Un desenlace inesperado en Matute
La noche del clásico peruano entre Alianza Lima y Universitario se tornó dramática cuando, en la última jugada del partido, el destino cambió de manera abrupta. Con el marcador empatado y el tiempo agotándose, un error garrafal de Gianfranco Chávez y Alejandro Duarte permitió que Lisandro Alzugaray sellara el 2-1 para los cremas. Este gol no solo significó tres puntos vitales para Universitario, sino que también dejó a los blanquiazules con una herida abierta.
Los hinchas de Alianza Lima, que llenaron las gradas del Estadio Alejandro Villanueva, no pudieron contener su frustración tras el pitido final. Pifias e insultos resonaron mientras Guede abandonaba rápidamente el campo. El ambiente se tornó tenso; la ilusión de un equipo campeón del Apertura parece haberse desvanecido en un abrir y cerrar de ojos.

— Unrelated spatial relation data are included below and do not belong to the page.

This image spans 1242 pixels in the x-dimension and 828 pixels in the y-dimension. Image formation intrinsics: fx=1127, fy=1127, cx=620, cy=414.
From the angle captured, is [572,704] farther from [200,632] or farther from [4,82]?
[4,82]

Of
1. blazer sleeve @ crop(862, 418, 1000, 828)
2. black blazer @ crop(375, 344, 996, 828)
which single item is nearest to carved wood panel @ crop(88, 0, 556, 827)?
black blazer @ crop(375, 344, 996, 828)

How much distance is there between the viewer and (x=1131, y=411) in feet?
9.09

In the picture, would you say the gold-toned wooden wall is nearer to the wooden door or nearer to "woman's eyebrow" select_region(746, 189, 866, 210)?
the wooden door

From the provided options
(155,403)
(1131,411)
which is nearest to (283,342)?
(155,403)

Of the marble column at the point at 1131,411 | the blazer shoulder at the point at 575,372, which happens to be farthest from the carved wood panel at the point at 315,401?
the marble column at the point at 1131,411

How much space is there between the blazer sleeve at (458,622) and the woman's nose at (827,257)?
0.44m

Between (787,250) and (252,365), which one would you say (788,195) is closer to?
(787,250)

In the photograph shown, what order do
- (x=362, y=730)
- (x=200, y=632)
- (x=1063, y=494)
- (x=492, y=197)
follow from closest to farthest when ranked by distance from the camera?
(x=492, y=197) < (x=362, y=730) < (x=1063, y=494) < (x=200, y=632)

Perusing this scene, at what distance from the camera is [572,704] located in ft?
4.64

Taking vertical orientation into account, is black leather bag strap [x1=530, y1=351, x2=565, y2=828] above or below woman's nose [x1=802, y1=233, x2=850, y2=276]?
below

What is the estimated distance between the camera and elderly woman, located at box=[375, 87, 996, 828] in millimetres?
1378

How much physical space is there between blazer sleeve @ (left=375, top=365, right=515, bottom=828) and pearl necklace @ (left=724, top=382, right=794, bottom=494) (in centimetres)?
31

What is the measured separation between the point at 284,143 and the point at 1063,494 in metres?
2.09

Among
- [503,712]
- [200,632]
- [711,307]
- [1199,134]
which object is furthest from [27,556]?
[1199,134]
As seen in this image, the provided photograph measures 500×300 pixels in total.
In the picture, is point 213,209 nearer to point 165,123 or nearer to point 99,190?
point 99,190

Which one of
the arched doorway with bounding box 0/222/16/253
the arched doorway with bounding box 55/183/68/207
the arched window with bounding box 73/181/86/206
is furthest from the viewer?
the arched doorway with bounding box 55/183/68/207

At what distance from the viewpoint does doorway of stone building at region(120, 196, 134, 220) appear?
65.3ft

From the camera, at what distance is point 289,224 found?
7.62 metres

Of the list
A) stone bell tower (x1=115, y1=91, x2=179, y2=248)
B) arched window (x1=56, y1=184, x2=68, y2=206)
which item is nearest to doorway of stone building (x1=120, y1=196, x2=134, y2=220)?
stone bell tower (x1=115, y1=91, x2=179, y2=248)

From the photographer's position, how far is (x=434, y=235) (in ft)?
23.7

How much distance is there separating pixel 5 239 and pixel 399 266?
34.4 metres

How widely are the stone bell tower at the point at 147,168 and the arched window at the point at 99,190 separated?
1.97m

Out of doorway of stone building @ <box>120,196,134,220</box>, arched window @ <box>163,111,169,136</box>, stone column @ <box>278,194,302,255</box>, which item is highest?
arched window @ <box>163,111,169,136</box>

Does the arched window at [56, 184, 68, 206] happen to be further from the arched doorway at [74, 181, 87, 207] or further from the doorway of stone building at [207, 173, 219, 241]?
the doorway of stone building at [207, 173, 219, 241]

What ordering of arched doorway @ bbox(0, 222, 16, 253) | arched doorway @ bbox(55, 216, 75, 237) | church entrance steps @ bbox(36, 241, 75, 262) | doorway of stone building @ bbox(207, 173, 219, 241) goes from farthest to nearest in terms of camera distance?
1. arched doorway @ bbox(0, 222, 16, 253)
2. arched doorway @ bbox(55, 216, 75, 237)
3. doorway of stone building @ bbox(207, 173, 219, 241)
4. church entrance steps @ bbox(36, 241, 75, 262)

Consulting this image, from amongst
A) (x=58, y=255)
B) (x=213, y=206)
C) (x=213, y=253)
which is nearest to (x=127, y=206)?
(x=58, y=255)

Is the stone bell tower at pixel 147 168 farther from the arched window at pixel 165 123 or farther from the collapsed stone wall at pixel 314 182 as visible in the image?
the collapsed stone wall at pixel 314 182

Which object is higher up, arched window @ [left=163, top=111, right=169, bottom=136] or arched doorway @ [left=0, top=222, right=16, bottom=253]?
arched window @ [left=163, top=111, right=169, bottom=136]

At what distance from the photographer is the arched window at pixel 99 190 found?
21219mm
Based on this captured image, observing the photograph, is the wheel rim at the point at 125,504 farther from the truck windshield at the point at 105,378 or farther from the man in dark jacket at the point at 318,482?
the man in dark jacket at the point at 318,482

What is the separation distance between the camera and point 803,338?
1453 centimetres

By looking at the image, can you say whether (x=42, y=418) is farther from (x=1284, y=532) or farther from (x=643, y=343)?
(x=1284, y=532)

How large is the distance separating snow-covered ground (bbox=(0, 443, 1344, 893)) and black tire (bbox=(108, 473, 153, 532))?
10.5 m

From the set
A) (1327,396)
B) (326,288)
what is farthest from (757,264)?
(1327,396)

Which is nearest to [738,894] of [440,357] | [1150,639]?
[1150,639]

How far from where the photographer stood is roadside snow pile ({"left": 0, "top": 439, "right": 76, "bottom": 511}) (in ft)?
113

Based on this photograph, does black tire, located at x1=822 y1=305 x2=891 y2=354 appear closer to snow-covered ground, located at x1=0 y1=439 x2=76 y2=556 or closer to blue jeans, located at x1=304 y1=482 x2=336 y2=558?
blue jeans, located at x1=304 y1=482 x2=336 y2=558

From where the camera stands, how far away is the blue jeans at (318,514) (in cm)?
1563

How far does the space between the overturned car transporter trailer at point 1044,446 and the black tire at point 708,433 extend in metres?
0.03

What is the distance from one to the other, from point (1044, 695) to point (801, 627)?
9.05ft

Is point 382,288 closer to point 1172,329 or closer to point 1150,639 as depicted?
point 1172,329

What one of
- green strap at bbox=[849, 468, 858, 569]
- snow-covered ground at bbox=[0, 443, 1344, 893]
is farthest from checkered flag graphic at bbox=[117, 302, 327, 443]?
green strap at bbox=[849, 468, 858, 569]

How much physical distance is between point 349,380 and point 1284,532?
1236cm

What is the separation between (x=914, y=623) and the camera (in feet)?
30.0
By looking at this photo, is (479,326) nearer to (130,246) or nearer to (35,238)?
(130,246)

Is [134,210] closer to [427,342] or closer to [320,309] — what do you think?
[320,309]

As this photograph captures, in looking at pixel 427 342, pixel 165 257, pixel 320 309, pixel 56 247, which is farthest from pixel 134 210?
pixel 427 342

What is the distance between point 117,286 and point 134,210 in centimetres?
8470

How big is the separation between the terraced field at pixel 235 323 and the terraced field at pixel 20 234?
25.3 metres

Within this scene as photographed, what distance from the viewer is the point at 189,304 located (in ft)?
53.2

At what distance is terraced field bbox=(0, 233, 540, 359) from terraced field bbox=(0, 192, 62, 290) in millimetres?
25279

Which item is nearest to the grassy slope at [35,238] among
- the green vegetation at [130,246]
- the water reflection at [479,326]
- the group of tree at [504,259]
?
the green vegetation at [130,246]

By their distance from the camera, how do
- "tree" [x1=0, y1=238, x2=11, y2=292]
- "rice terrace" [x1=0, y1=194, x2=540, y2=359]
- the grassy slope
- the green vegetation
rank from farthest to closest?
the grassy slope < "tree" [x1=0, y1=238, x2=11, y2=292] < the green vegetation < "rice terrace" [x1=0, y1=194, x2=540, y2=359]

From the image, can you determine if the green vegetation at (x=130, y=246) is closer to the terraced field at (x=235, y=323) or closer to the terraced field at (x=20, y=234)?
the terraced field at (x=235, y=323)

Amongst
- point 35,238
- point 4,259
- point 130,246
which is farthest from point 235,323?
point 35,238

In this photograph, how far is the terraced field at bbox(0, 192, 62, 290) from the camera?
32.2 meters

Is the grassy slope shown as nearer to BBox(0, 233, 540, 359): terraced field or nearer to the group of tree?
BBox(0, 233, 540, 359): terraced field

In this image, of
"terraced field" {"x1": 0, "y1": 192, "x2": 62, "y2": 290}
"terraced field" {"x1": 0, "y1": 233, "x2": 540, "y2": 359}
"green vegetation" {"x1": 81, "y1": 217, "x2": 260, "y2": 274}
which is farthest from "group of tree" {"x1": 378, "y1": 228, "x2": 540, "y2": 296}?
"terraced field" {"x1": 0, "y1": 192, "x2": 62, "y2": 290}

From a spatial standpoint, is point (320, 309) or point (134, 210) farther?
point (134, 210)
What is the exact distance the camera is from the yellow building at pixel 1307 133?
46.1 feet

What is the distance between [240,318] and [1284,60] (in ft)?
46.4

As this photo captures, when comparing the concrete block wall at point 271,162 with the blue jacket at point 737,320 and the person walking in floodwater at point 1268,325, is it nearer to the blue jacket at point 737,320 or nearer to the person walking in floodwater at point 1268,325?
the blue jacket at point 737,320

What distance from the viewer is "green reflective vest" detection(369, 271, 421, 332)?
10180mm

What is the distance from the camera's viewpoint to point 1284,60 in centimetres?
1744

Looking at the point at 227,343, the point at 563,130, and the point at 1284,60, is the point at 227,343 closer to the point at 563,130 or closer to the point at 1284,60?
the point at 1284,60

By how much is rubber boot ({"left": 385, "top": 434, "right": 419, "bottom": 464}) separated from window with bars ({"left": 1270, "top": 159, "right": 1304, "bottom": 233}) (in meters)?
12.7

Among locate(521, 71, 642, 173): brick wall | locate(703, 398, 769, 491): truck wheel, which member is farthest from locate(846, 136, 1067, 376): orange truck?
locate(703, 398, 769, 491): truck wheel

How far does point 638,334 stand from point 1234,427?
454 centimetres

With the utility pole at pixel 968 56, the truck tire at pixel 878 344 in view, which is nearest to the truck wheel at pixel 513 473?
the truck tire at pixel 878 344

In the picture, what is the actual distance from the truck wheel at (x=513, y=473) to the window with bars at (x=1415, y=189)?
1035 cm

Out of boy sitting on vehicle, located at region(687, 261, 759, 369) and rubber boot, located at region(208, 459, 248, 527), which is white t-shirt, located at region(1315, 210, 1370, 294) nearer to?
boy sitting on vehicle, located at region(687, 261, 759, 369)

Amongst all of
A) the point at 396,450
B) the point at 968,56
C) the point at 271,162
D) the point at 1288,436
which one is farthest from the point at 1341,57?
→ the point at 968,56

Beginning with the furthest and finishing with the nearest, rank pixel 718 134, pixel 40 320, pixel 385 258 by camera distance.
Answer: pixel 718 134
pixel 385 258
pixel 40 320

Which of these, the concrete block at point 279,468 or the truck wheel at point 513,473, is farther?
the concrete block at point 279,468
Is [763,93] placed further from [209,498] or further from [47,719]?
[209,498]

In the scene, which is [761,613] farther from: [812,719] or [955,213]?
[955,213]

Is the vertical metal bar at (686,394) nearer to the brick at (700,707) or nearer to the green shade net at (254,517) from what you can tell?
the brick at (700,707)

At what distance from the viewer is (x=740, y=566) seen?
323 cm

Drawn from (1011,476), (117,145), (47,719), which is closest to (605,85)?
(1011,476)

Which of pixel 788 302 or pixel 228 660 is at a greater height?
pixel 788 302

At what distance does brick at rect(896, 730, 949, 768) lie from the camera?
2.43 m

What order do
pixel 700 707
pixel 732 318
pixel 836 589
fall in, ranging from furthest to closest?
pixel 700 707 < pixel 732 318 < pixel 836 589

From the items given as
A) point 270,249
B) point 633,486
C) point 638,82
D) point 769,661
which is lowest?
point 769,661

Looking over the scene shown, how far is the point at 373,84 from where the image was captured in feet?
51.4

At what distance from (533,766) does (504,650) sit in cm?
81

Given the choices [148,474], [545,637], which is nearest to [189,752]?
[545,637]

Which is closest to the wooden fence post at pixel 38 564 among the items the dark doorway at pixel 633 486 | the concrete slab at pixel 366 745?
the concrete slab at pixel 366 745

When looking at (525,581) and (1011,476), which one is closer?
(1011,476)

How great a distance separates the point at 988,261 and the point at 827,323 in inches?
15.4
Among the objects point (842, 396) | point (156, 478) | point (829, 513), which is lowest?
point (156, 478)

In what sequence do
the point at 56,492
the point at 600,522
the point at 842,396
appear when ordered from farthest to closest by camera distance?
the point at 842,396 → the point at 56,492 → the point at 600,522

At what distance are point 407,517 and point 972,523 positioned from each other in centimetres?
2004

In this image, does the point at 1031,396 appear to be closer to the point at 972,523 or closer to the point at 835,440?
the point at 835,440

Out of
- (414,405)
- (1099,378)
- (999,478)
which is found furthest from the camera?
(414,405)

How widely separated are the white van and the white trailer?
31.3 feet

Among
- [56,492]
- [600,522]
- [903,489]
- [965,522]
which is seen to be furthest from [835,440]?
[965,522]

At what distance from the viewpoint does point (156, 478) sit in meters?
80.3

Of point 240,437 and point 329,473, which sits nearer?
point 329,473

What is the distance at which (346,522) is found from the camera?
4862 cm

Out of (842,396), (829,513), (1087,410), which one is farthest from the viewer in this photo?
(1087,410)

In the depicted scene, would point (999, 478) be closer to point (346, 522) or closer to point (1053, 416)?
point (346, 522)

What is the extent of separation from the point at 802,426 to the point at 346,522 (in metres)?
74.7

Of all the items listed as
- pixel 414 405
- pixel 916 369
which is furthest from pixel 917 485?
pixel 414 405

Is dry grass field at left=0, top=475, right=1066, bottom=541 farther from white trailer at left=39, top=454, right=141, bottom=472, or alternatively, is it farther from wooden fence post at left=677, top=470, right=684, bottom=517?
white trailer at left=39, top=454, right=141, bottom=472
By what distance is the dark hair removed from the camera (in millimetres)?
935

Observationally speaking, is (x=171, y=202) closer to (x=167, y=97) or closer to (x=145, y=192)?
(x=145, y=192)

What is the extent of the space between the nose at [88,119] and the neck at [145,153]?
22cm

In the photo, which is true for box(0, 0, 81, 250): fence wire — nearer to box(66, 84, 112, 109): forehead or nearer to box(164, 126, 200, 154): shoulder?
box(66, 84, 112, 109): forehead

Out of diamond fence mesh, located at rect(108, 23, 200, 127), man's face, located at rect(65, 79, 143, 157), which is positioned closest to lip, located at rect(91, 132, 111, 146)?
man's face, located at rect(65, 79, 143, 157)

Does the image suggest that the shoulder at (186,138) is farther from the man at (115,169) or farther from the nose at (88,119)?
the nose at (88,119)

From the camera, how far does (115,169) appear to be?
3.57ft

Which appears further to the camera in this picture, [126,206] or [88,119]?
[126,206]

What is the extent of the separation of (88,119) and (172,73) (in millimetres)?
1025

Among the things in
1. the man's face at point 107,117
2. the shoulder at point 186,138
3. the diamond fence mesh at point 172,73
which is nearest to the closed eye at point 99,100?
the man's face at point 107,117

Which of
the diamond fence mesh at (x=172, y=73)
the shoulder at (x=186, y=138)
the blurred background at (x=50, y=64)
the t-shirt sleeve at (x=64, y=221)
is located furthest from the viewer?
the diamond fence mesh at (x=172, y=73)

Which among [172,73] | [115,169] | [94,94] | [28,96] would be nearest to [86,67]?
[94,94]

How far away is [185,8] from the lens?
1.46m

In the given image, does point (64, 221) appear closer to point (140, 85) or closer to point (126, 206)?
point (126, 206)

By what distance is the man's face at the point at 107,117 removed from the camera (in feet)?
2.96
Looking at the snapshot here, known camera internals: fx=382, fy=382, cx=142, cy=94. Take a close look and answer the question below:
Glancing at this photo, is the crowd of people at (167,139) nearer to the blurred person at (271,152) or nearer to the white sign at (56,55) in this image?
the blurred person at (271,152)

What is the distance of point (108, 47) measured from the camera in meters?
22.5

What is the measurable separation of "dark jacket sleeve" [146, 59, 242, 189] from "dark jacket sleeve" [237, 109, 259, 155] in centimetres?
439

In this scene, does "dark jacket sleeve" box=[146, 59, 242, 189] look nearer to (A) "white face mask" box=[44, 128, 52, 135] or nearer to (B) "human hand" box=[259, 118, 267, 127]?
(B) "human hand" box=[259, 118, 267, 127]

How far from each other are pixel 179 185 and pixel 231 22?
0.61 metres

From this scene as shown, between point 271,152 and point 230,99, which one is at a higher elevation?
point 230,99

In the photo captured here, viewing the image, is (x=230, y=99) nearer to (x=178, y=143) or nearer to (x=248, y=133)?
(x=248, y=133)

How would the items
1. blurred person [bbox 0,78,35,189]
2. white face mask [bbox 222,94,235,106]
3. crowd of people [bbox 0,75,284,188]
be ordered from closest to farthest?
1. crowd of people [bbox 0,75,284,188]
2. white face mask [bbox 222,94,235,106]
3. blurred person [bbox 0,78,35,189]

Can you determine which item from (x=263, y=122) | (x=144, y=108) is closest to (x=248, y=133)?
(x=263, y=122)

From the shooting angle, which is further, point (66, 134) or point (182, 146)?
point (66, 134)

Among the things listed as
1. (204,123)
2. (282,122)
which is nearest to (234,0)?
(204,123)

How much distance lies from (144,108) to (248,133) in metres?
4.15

A pesar de la presión, el entrenador Pablo Guede intentó mantener la calma al declarar: “Esto no termina acá. Hay que seguir, más y mejor. El equipo está más vivo que nunca”. Sin embargo, sus palabras sonaron como un eco vacío ante una afición decepcionada y un plantel que parece haber perdido su rumbo.
Las decisiones tácticas de Guede también están bajo la lupa. La inclusión de Alessandro Burlamaqui como titular fue criticada después de que este tuviera que abandonar el campo por una lesión a los 50 minutos. Cada elección del técnico se convierte ahora en motivo de debate entre los aficionados y analistas deportivos.
No todo fue tristeza para Alianza Lima esa noche; figuras como Paolo Guerrero observaron desde el túnel cómo se desarrollaba este emocionante encuentro. En los palcos VIP también se encontraban personalidades como Carlos Caszely y Rafael López Aliaga, quienes fueron testigos del giro inesperado del partido.
A medida que las luces se apagan en Matute, surge una pregunta inquietante: ¿cuánto tiempo le queda a Guede al mando? Con solo 13 puntos acumulados en nueve fechas del Clausura, la situación es crítica para un equipo acostumbrado a pelear por títulos. La victoria crema no solo suma puntos; deja una marca indeleble en la historia reciente de ambos clubes.